▸ **TASK INPUTS**
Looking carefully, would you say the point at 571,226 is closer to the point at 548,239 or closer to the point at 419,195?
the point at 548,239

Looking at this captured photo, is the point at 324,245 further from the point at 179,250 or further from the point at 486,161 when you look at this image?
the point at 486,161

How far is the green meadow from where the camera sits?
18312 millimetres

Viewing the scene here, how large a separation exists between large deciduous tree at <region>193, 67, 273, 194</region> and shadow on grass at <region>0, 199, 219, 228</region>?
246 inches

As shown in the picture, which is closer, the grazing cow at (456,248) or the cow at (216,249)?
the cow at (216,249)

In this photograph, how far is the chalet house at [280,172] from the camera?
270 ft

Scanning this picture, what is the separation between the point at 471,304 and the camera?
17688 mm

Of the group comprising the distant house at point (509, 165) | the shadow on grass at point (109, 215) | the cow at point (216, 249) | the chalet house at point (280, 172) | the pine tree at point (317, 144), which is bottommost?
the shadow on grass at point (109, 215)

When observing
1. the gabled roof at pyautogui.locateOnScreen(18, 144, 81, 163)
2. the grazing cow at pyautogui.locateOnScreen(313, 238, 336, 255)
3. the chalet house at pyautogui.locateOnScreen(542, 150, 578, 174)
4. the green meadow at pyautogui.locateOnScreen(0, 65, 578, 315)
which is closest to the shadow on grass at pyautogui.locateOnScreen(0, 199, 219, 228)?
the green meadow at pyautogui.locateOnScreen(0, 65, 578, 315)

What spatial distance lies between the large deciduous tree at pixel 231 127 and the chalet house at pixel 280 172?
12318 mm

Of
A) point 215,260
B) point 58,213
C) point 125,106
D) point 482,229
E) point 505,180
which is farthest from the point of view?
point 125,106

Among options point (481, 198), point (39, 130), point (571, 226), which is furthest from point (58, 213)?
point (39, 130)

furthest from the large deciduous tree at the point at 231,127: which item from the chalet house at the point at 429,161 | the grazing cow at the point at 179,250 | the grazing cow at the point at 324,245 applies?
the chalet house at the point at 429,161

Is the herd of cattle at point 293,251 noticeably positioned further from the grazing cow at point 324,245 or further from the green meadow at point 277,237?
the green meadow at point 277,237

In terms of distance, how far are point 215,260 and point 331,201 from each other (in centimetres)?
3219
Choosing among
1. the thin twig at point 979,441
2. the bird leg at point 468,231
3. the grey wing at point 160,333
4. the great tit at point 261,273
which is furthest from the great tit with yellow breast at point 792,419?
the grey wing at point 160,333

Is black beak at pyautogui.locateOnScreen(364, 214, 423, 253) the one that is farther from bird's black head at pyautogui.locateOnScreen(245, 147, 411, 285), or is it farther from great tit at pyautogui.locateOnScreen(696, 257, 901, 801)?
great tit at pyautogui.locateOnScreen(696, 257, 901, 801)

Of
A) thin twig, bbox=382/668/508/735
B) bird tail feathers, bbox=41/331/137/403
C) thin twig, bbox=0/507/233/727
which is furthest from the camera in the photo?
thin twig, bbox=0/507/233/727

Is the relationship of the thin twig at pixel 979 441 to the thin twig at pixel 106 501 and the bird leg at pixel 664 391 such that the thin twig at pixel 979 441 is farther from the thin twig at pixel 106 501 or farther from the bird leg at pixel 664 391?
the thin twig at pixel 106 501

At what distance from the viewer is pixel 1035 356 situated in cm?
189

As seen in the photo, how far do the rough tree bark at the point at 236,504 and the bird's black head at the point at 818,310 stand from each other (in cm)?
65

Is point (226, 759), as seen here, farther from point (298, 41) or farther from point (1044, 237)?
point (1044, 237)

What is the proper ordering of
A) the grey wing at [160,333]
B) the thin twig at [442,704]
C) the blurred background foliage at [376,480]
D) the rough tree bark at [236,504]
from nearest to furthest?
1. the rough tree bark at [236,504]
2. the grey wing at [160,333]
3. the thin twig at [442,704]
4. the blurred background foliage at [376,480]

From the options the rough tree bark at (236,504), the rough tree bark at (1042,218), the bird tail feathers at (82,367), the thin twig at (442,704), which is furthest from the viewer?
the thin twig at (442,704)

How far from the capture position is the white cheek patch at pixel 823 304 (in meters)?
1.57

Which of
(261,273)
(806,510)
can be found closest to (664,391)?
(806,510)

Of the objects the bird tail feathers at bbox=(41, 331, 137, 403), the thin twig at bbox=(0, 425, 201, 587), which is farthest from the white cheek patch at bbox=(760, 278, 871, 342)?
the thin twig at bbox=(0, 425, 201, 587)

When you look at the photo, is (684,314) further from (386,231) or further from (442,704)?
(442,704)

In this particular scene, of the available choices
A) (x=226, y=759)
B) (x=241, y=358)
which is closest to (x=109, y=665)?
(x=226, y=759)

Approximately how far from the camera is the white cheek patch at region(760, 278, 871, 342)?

▸ **REQUIREMENTS**
Pull out each record as written and restate it exactly.

▸ **REPLY**
Looking carefully, would you say the point at 571,226 is closer to the point at 548,239 or closer to the point at 419,195?
the point at 548,239

Looking at this captured photo, is the point at 324,245 further from the point at 179,250 or further from the point at 486,161 when you look at this image?
the point at 486,161

How far is the green meadow from where the camera sits?
18312 millimetres

Viewing the scene here, how large a separation exists between large deciduous tree at <region>193, 67, 273, 194</region> and shadow on grass at <region>0, 199, 219, 228</region>?
246 inches

As shown in the picture, which is closer, the grazing cow at (456,248) or the cow at (216,249)?
the cow at (216,249)

In this photograph, how far is the chalet house at [280,172] from the camera?
270 ft

Scanning this picture, what is the separation between the point at 471,304 and the camera?
17688 mm

Of the group comprising the distant house at point (509, 165) | the shadow on grass at point (109, 215) | the cow at point (216, 249) | the chalet house at point (280, 172) | the pine tree at point (317, 144), which is bottommost?
the shadow on grass at point (109, 215)

When observing
1. the gabled roof at pyautogui.locateOnScreen(18, 144, 81, 163)
2. the grazing cow at pyautogui.locateOnScreen(313, 238, 336, 255)
3. the chalet house at pyautogui.locateOnScreen(542, 150, 578, 174)
4. the green meadow at pyautogui.locateOnScreen(0, 65, 578, 315)
which is closest to the shadow on grass at pyautogui.locateOnScreen(0, 199, 219, 228)?
the green meadow at pyautogui.locateOnScreen(0, 65, 578, 315)

What spatial distance lies between the large deciduous tree at pixel 231 127 and the chalet house at pixel 280 172?
12318 mm

Of
A) point 215,260
B) point 58,213
C) point 125,106
D) point 482,229
E) point 505,180
which is farthest from the point of view?
point 125,106

Among options point (481, 198), point (39, 130), point (571, 226), which is furthest from point (58, 213)?
point (39, 130)

furthest from the large deciduous tree at the point at 231,127: which item from the chalet house at the point at 429,161 | the grazing cow at the point at 179,250 | the grazing cow at the point at 324,245 applies?
the chalet house at the point at 429,161

Is the herd of cattle at point 293,251 noticeably positioned further from the grazing cow at point 324,245 or further from the green meadow at point 277,237?
the green meadow at point 277,237

In terms of distance, how far are point 215,260 and point 331,201 from each other (in centimetres)?
3219
Choosing among
1. the thin twig at point 979,441
2. the bird leg at point 468,231
3. the grey wing at point 160,333
4. the great tit at point 261,273
which is furthest from the great tit with yellow breast at point 792,419?
the grey wing at point 160,333

Is black beak at pyautogui.locateOnScreen(364, 214, 423, 253) the one that is farther from bird's black head at pyautogui.locateOnScreen(245, 147, 411, 285), or is it farther from great tit at pyautogui.locateOnScreen(696, 257, 901, 801)?
great tit at pyautogui.locateOnScreen(696, 257, 901, 801)

Of
A) thin twig, bbox=382/668/508/735
B) bird tail feathers, bbox=41/331/137/403
C) thin twig, bbox=0/507/233/727
which is furthest from the camera in the photo?
thin twig, bbox=0/507/233/727

Is the relationship of the thin twig at pixel 979 441 to the thin twig at pixel 106 501 and the bird leg at pixel 664 391 such that the thin twig at pixel 979 441 is farther from the thin twig at pixel 106 501 or farther from the bird leg at pixel 664 391?
the thin twig at pixel 106 501

At what distance from the viewer is pixel 1035 356 situated in cm?
189

As seen in the photo, how far do the rough tree bark at the point at 236,504 and the bird's black head at the point at 818,310 stand from each other (in cm)?
65

Is point (226, 759), as seen here, farther from point (298, 41) or farther from point (1044, 237)?
point (1044, 237)

What is the proper ordering of
A) the grey wing at [160,333]
B) the thin twig at [442,704]
C) the blurred background foliage at [376,480]
D) the rough tree bark at [236,504]
from nearest to furthest?
1. the rough tree bark at [236,504]
2. the grey wing at [160,333]
3. the thin twig at [442,704]
4. the blurred background foliage at [376,480]

From the options the rough tree bark at (236,504), the rough tree bark at (1042,218), the bird tail feathers at (82,367), the thin twig at (442,704), which is furthest from the viewer?
the thin twig at (442,704)

How far from the capture position is the white cheek patch at pixel 823 304 (in meters)?
1.57

Which of
(261,273)
(806,510)
can be found closest to (664,391)?
(806,510)

Of the objects the bird tail feathers at bbox=(41, 331, 137, 403), the thin twig at bbox=(0, 425, 201, 587), which is farthest from the white cheek patch at bbox=(760, 278, 871, 342)?
the thin twig at bbox=(0, 425, 201, 587)

When you look at the photo, is (684,314) further from (386,231) or further from (442,704)?
(442,704)

In this particular scene, of the available choices
A) (x=226, y=759)
B) (x=241, y=358)
which is closest to (x=109, y=665)?
(x=226, y=759)

Approximately how far from the camera is the white cheek patch at region(760, 278, 871, 342)?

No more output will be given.